The key breakthrough is its production-oriented export pipeline. Instead of rendering a fixed video, the model generates scenes as editable 3D assets—including 3D Gaussian Splatting (3DGS), meshes, and point clouds—that are directly compatible with major game engines like Unity and Unreal Engine. This enables a workflow from 'text/image-to-game,' where a prompt can yield a playable environment. The technical stack, revealed in an architecture page, involves a multi-stage process: HY-Pano 2.0 for panorama initialization, WorldNav for trajectory planning, HY-WorldStereo for world expansion, and HY-WorldMirror 2.0 for unified 3D composition.

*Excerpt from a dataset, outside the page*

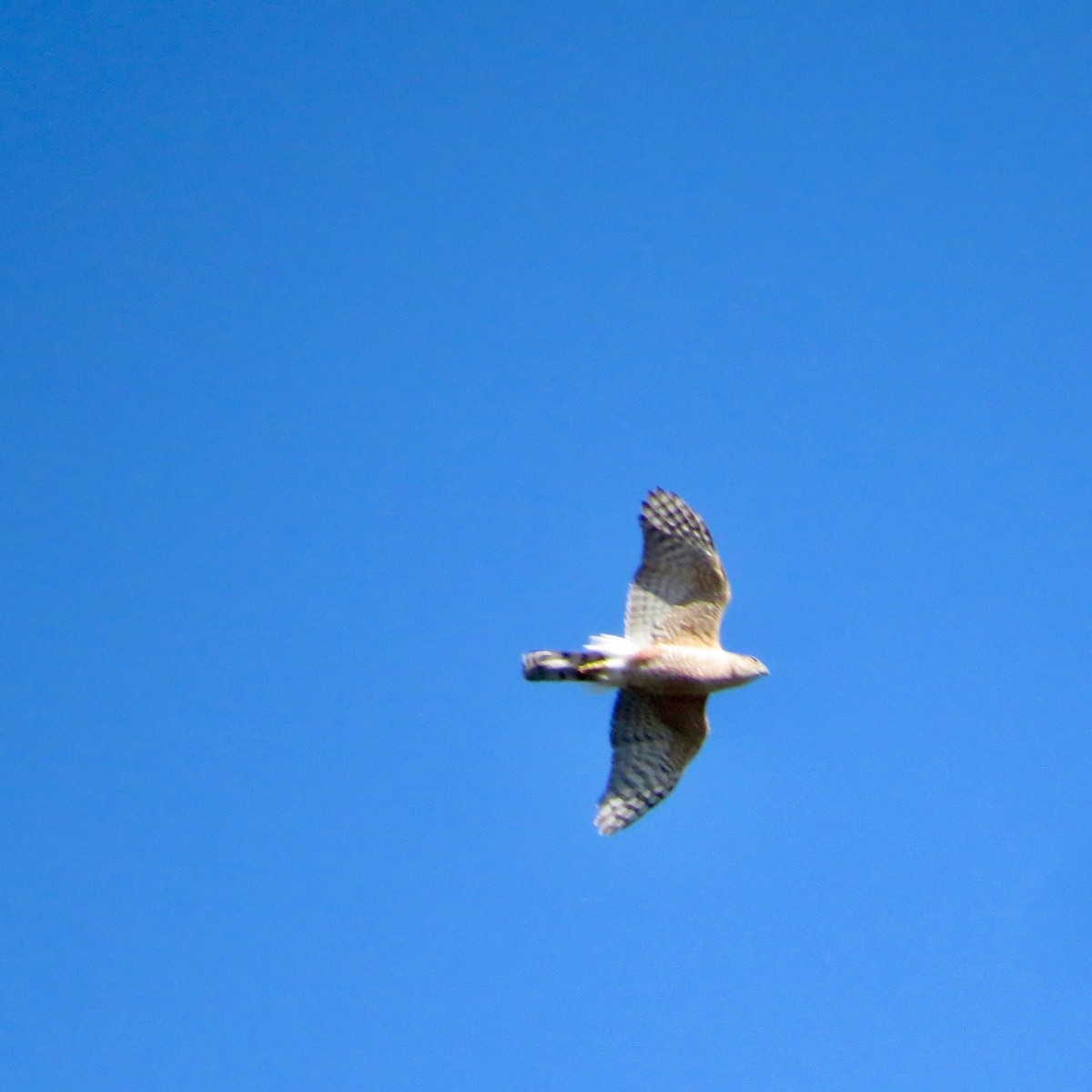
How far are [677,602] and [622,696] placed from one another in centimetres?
148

If Tencent releases the full inference code and model weights as open-source, HY-World 2.0 could become one of the most powerful tools available for 3D content creation. It effectively combines multimodal prompting, persistent 3D geometry generation, and real-world reconstruction (turning photos/video into 'digital twins') into a single system. This has immediate implications for rapid game prototyping, architectural visualization, virtual film production, and creating training environments for robotics and embodied AI. The launch will clarify critical details like licensing, model size, and hardware requirements, which will determine its accessibility and real-world adoption.

Key Points
  • Generates persistent, navigable 3D worlds from text, images, or video, not just pre-rendered clips
  • Exports engine-ready, editable 3D assets (3DGS, mesh, point cloud) for Unity/Unreal, enabling downstream production
  • Combines generation and real-world reconstruction, allowing creation of 'digital twins' from photos or video clips

Why It Matters

Shifts AI 3D generation from creating videos to producing editable assets for games, simulation, and virtual production.